_STATED PROBLEM:_ Only the lines from the one containing "Considering" through the last line below should be written out, exactly and with both ends kept.

— START EXERCISE DATA —

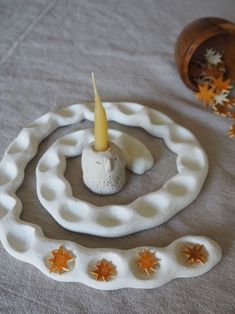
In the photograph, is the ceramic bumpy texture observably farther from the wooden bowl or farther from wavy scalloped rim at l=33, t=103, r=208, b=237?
the wooden bowl

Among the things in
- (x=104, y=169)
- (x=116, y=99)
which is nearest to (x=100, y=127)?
(x=104, y=169)

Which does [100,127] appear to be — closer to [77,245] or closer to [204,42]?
[77,245]

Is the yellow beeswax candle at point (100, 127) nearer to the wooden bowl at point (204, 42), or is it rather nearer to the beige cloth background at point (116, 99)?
the beige cloth background at point (116, 99)

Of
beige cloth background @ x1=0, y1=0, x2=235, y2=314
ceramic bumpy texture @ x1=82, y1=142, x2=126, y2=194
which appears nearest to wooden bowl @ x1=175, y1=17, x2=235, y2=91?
beige cloth background @ x1=0, y1=0, x2=235, y2=314

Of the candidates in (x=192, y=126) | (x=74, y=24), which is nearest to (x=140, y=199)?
(x=192, y=126)

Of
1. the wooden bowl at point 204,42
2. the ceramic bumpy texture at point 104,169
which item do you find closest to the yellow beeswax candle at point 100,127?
the ceramic bumpy texture at point 104,169

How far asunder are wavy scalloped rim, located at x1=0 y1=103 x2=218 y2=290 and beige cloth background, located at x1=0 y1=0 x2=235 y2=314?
0.01m

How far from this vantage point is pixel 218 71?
647 mm

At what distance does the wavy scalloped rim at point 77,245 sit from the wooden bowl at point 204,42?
0.31 ft

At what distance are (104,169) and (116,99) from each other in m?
0.23

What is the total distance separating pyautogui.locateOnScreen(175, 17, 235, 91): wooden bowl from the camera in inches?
23.3

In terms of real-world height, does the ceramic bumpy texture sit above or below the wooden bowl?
below

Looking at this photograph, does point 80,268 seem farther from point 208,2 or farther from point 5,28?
point 208,2

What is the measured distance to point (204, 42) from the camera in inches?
25.0
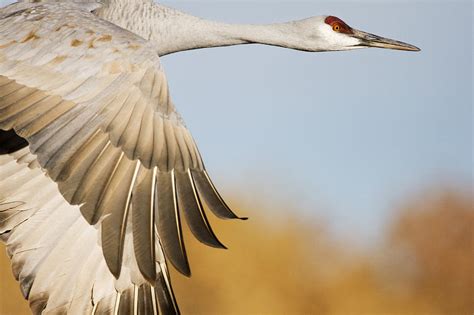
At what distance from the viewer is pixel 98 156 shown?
5840 millimetres

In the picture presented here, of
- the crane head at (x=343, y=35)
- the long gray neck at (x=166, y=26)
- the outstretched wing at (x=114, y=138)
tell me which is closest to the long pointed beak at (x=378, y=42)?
the crane head at (x=343, y=35)

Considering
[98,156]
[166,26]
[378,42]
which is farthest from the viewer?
[378,42]

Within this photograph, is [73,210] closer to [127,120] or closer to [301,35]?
[127,120]

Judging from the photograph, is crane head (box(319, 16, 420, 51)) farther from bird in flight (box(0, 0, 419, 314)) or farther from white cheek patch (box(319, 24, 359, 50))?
bird in flight (box(0, 0, 419, 314))

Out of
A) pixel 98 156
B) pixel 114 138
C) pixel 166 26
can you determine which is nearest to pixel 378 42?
pixel 166 26

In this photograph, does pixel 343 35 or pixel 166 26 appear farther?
pixel 343 35

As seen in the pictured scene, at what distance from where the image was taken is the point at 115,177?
581 centimetres

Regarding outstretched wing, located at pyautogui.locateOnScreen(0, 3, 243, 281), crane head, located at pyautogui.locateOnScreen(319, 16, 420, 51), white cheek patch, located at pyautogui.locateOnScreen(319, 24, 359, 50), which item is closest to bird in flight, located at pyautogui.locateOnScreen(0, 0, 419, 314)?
outstretched wing, located at pyautogui.locateOnScreen(0, 3, 243, 281)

— END EXERCISE DATA —

_ANSWER TO THE TASK:_
Considering
[98,156]
[166,26]
[378,42]
which is farthest from the viewer?
[378,42]

Within this photograph, is [73,210] closer to [127,120] or closer to [301,35]?
[127,120]

Judging from the photograph, is crane head (box(319, 16, 420, 51)) farther from bird in flight (box(0, 0, 419, 314)) or farther from white cheek patch (box(319, 24, 359, 50))?
bird in flight (box(0, 0, 419, 314))

Out of
A) pixel 98 156
B) pixel 114 138
C) pixel 166 26
can you determine which is nearest to pixel 378 42?
pixel 166 26

In this photograph, does pixel 343 35 or pixel 166 26 appear farther?
pixel 343 35

As seen in the pictured scene, at what distance from where the image was taken is the point at 115,177?
581 centimetres

Regarding outstretched wing, located at pyautogui.locateOnScreen(0, 3, 243, 281), crane head, located at pyautogui.locateOnScreen(319, 16, 420, 51), white cheek patch, located at pyautogui.locateOnScreen(319, 24, 359, 50), which item is closest to bird in flight, located at pyautogui.locateOnScreen(0, 0, 419, 314)?
outstretched wing, located at pyautogui.locateOnScreen(0, 3, 243, 281)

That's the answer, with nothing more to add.